╭─ Passage provided
Funny, I'm an INFJ! Thanks for the book rec. The one that you have: does it have a photo of a woman (the author?) on the cover, or is the cover purple? And yes, everything from spontaneous plans to a stressful day at work to a serious illness reveals gobs of character. Oddly, one of the men who I've spent some time with is currently out of town, dealing with the fairly sudden death of his brother (his only sibling).


----------



## Ursula (Dec 2, 2016)

Evinrude58 said:


> Once again you’re trying to narrow when you should widen your loop.
> 
> Don’t settle on one until you have reason to believe they are a superb person and have a track record of treating people well, especially under duress.
> 
> ...


So many good thoughts, thanks Evinrude. I would like to eventually narrow it down, but actually am also broadening my loop at the same time. I have a coffee meetup with a new man Saturday evening.

Out of the three on my current roster (does that sound bad?), 2 have stable careers, 1 works hard but doesn't have what I would call a 'career' type job; none take drugs, with 1 getting drug tested regularly for his work; All drink about as much as me (once in awhile); and I have no idea about gambling, although one works in a casino. One is 40, divorced with 2 small children and lives next door to his ex-wife because it's easier for the kids. One has 4 very grown kids, and the eldest of those has 2 kids, so that makes the man I'm seeing a 44 year old Grandpa. The last one has never been married, no kids and is 46.


----------



## Married but Happy (Aug 13, 2013)
╰─
■ **Work task A**
Answer these questions using the forum thread on dating above.
(i) What personality type does the writer of the first post claim?
(ii) When is Ursula's coffee meetup with a new man?
(iii) How old is the man who has never been married?
■ **Work task B**
From the forum thread on dating, extract the part that opens with the words containing "Funny, I'm an" and closes with "(his only sibling).".
■ **Work task C**
Extend the forum thread on dating from the point where it stops.
╭─ Dataset
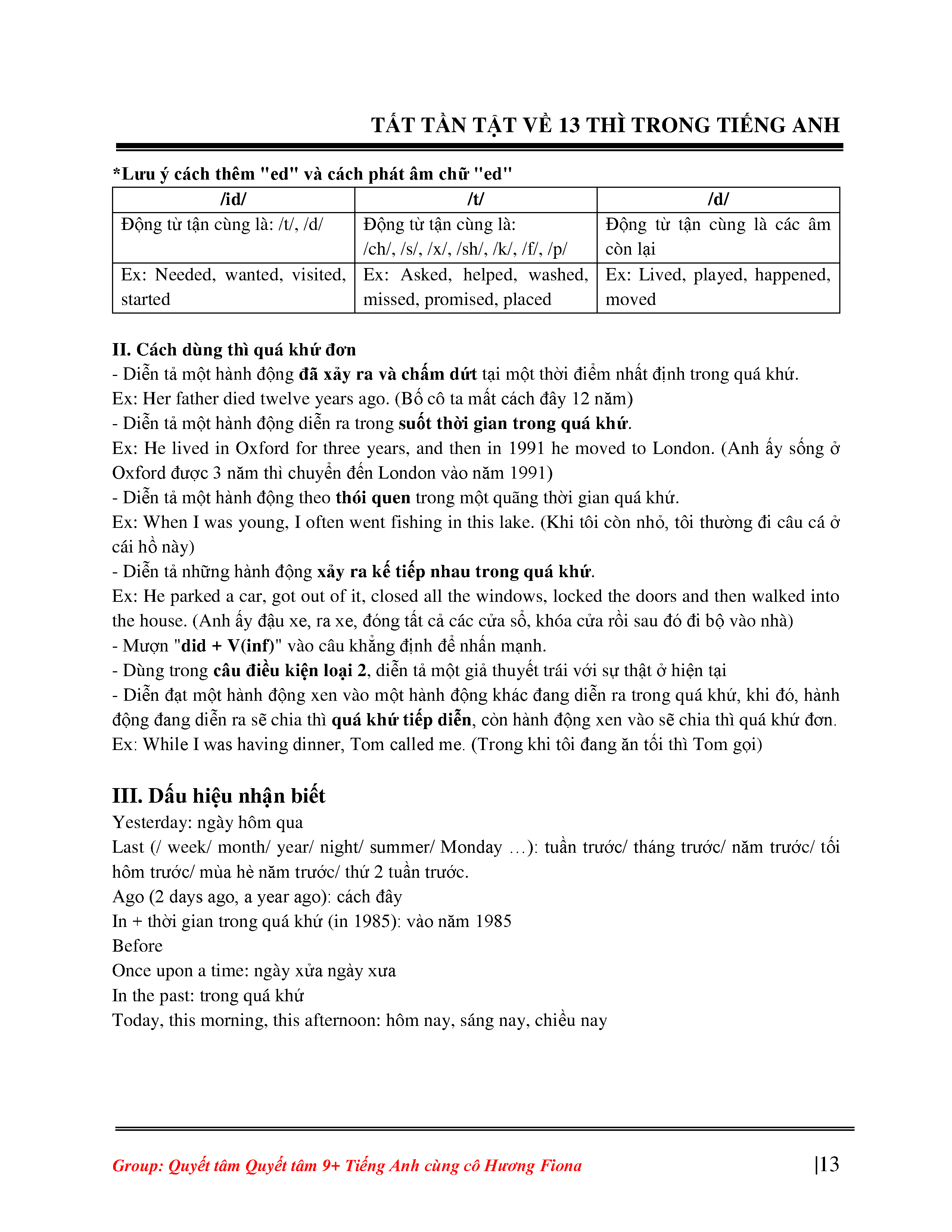 TẤT TẦN TẬT VỀ 13 THÌ TRONG TIẾNG ANH

*Lưu ý cách thêm "ed" và cách phát âm chữ "ed"

| /id/ | /t/ | /d/ |
|---|---|---|
| Động từ tận cùng là: /t/, /d/ | Động từ tận cùng là: /ch/, /s/, /x/, /sh/, /k/, /f/, /p/ | Động từ tận cùng là các âm còn lại |
| Ex: Needed, wanted, visited, started | Ex: Asked, helped, washed, missed, promised, placed | Ex: Lived, played, happened, moved |

II. Cách dùng thì quá khứ đơn
- Diễn tả một hành động đã xảy ra và chấm dứt tại một thời điểm nhất định trong quá khứ.
Ex: Her father died twelve years ago. (Bố cô ta mất cách đây 12 năm)
- Diễn tả một hành động diễn ra trong suốt thời gian trong quá khứ.
Ex: He lived in Oxford for three years, and then in 1991 he moved to London. (Anh ấy sống ở Oxford được 3 năm thì chuyển đến London vào năm 1991)
- Diễn tả một hành động theo thói quen trong một quãng thời gian quá khứ.
Ex: When I was young, I often went fishing in this lake. (Khi tôi còn nhỏ, tôi thường đi câu cá ở cái hồ này)
- Diễn tả những hành động xảy ra kế tiếp nhau trong quá khứ.
Ex: He parked a car, got out of it, closed all the windows, locked the doors and then walked into the house. (Anh ấy đậu xe, ra xe, đóng tất cả các cửa sổ, khóa cửa rồi sau đó đi bộ vào nhà)
- Mượn "did + V(inf)" vào câu khẳng định để nhấn mạnh.
- Dùng trong câu điều kiện loại 2, diễn tả một giả thuyết trái với sự thật ở hiện tại
- Diễn đạt một hành động xen vào một hành động khác đang diễn ra trong quá khứ, khi đó, hành động đang diễn ra sẽ chia thì quá khứ tiếp diễn, còn hành động xen vào sẽ chia thì quá khứ đơn.
Ex: While I was having dinner, Tom called me. (Trong khi tôi đang ăn tối thì Tom gọi)

III. Dấu hiệu nhận biết
Yesterday: ngày hôm qua
Last (/ week/ month/ year/ night/ summer/ Monday …): tuần trước/ tháng trước/ năm trước/ tối hôm trước/ mùa hè năm trước/ thứ 2 tuần trước.
Ago (2 days ago, a year ago): cách đây
In + thời gian trong quá khứ (in 1985): vào năm 1985
Before
Once upon a time: ngày xửa ngày xưa
In the past: trong quá khứ
Today, this morning, this afternoon: hôm nay, sáng nay, chiều nay

Group: Quyết tâm Quyết tâm 9+ Tiếng Anh cùng cô Hương Fiona |13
╰─
■ **Task result A**
(i) INFJ
(ii) Saturday evening
(iii) 46

■ **Task result B**
Funny, I'm an INFJ! Thanks for the book rec. The one that you have: does it have a photo of a woman (the author?) on the cover, or is the cover purple? And yes, everything from spontaneous plans to a stressful day at work to a serious illness reveals gobs of character. Oddly, one of the men who I've spent some time with is currently out of town, dealing with the fairly sudden death of his brother (his only sibling).

■ **Task result C**
Ursula said:


> Funny, I'm an INFJ! Thanks for the book rec. The one that you have: *does it have a photo of a woman (the author?) on the cover*, or is the cover purple? And yes, everything from spontaneous plans to a stressful day at work to a serious illness reveals gobs of character. Oddly, one of the men who I've spent some time with is currently out of town, dealing with the fairly sudden death of his brother (his only sibling).


Yes, it does have the author on the front of the dust jacket. I don't recall the color.

The book I used for interpreting Myers-Briggs for dating is the second edition, "Please Understand Me II" - I've seen some sites get the interpretation wrong and recommend the wrong types for matching. Essentially, you want someone with the same communication style (abstract, for xNxx types versus concrete for the xSxx types). The N types are much less common than the S types, so it can be harder to find a match. However, from what I've seen, the N types seem to congregate online.


----------



## Blaine (Jul 23, 2015)

I have to agree with everyone else don't narrow the field widen it BUTTT If I take you at ur word. Organize a ranking system, date them until there is a clear winner and loser then dump the winner and date the loser. If you are right and u always choose the wrong guy then choose the opposite. lol


----------



## Bananapeel (May 4, 2015)

Ursula said:


> I have a coffee meetup with a new man Saturday evening.


Ahhh, the dreaded coffee date (a.k.a. the kiss of death). It shows no creativity and is about as exciting as going to the dentist. For about $5-10 more you could go play mini golf, or race go carts, or go jump on a trampoline, or watch a live band at an outdoor concert (many of these are free), or each buy something new to try eating at the farmers market, or pick apples at an orchard. Anyway, try to have fun and hopefully the caffeine will keep you alert enough to pay attention!


----------



## Ursula (Dec 2, 2016)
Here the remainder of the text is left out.